Puisqu'il y a moins de femmes sans-abri, le nombre de structures devraient être moindre. Ce constat a priori logique énerve Ariane Dierickx, directrice de l’asbl l’Ilot, que nous avons rencontrée il y a quelques semaines à Bruxelles. Pour cette dernière, les femmes ont des besoins spécifiques qui sont sous-estimés : "Mon premier étonnement a été de me rendre compte que les travailleurs de ce secteur n’étaient pas du tout sensibles à la question des inégalités entre femmes et hommes. Il y a encore cette croyance que puisqu’il y a moins de femmes sans-abri et qu’il y a beaucoup de structures dédiées aux femmes – on entend parfois même dire qu’il y en a trop –, on répond aux attentes." Mais c’est mal connaître les besoins que les femmes peuvent avoir en matière d’accompagnement notamment. Pour Ariane Dierickx, les femmes doivent faire l’objet d’un suivi particulier : "On accueillait et on accueille encore parfois les femmes comme on accueille les hommes. Il n’y a pas forcément une intervention spécifique qui tienne compte des trajectoires que vivent les femmes. Nous sommes plutôt dans une approche généraliste de l'accompagnement des personnes."

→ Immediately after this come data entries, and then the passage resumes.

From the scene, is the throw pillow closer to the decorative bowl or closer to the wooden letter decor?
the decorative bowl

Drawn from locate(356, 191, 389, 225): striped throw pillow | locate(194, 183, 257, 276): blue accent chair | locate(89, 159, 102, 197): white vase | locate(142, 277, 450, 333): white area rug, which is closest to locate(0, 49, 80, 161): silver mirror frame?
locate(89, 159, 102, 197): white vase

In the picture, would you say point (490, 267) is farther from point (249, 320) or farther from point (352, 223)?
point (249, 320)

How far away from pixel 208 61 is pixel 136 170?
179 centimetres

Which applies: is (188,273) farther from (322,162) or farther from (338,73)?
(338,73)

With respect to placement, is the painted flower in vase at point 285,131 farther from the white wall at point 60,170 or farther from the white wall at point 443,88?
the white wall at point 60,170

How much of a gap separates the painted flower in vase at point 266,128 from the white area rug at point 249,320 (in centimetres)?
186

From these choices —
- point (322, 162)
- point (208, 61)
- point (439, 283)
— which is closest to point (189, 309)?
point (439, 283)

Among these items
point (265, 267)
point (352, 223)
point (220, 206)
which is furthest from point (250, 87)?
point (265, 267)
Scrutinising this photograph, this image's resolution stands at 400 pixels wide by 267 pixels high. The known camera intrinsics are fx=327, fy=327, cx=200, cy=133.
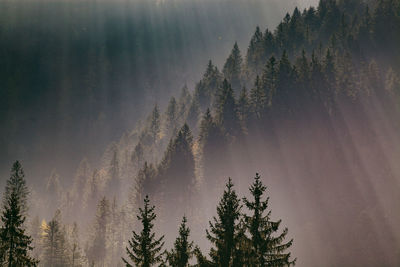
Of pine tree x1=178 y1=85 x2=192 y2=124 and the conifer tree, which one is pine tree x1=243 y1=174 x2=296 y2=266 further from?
pine tree x1=178 y1=85 x2=192 y2=124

C'est aussi lié à la manière dont ce secteur s'est construit, poursuit la directrice : "L'Ilot est une organisation qui date de 1960. C'est à peu près dans ces années-là qu’ont été créées les grandes organisations encore existantes aujourd'hui. Les autorités publiques étaient dans une approche caritative de l'aide aux personnes, assez paternaliste aussi. Et c'est une époque où la majorité de ces publics, effectivement, étaient des hommes seuls." Les associations sont donc restées sur un schéma daté, qui s’appuie sur des clichés plutôt que des chiffres concrets.